Sunday, November 27, 2022

Ring Christmas Bells

 It was 1938.  He was just five-years-old.

 America has seen difficult financial times but nothing like the great depression spurred by the stock market collapse in 1929. 

 The boy’s father was a reliable hard worker. He was a talented man whose knowledge and skills in building and repair extended to plumbing, welding, carpentry and electricity. 

 The family was able to survive the early onslaught of the depression as carnival employees.  The father was an electrician while his mother filled various roles, including acting as the human outline target for the knife throwing act.   The boy’s earliest recollections of life are traveling all over the upper Midwest with the carnival.

 The economy had experienced several years of minimal improvement previous to 1938.  These minimal improvements took a serious hit in ‘38.  A recession that year caused unemployment to once again rise to 19%.  The boy’s father and thus his family were victims of this ugliness.  They were never sure that year if dinner would be served on any given night.

 As Christmas approached, they remained optimistic.  Surely employment of some kind would bless their home with some semblance of the holiday. That optimism remained entrenched right up until Christmas Eve. 

 The boy’s father had been out all day, as he had been every day, scouring the city for an income.  Upon his return home he summoned his wife and his five-year old little boy to the kitchen table.  With tears in his eyes he informed his family there would be no Christmas celebration that year.

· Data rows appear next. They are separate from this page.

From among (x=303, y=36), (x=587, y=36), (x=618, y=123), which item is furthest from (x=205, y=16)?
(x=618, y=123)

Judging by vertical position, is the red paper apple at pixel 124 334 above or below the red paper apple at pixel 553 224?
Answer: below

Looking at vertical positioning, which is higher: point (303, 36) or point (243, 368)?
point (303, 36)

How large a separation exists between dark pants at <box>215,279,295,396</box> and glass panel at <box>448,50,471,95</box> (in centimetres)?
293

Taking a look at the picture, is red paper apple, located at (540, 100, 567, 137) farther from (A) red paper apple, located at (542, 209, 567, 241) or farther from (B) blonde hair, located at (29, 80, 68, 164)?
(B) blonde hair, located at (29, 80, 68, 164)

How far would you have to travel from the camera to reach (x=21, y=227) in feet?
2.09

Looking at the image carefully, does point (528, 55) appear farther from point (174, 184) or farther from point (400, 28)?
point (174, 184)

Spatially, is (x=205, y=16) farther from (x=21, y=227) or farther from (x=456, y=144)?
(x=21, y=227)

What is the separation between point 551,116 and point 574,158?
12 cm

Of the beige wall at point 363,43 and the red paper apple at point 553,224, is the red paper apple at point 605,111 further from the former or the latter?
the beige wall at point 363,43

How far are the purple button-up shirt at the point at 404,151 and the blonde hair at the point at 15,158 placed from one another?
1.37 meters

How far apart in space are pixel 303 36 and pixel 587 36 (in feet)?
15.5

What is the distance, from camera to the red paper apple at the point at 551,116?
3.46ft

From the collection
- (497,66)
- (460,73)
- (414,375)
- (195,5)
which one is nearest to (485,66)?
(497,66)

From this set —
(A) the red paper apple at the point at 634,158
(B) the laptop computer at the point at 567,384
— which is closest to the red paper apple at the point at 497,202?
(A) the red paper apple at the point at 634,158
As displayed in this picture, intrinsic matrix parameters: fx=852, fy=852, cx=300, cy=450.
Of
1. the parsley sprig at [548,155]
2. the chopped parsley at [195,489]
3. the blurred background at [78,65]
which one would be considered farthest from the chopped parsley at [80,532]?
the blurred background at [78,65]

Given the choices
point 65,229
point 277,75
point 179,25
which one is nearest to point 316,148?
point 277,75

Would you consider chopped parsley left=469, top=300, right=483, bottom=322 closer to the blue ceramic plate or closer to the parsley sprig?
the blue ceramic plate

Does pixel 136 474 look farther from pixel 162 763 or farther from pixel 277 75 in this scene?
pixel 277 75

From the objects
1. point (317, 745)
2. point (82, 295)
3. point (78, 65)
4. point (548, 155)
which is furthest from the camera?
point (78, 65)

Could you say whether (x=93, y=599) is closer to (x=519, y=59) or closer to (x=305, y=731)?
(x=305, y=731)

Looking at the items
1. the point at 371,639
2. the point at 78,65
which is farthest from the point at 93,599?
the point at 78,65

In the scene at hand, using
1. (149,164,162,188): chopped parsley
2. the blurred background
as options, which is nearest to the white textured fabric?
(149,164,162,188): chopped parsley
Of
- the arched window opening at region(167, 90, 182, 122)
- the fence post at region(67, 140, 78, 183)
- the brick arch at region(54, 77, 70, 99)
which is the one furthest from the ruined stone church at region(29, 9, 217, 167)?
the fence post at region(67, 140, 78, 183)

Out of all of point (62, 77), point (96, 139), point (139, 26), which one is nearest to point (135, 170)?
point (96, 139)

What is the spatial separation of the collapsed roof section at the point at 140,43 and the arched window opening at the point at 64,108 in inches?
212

 Shortly after the harsh reality had set in, and well before any form of acquiescence could begin the healing process of the broken hearts, a knock came at the family’s door.

 It was the Salvation Army.  In they marched with a Christmas tree, and a turkey with all the trimmings.  Before they left, they also provided $10.00 in cash.  The average yearly income for an American family in the 1930’s was $1,368.00 or $27.36 per week.   A portion of that very generous one-half week’s wages was spent on shoes for the father.  He had long ago placed cardboard inside his existing footwear to keep the elements off his feet. 

 To this day, it is impossible for me to walk by a Salvation Army bell ringer and kettle without thinking of that boy and his family.  It is equally impossible for me to even think of a time when such a set of circumstances could have existed in our country.

 What remains to be told about this blessing is that the to this day that boy, now a senior citizen, still refers to that Christmas as the greatest Christmas ever, even though a Red Ryder BB Gun never appeared on the scene - that he still cannot tell the story without tears welling up - and that to this day the family still has no idea how the Salvation Army learned of their need.

Albert Schweitzer wrote; The purpose of human life is to serve and show compassion and the will to help others.” – As was clearly demonstrated to that little boy on Christmas Eve, 1938.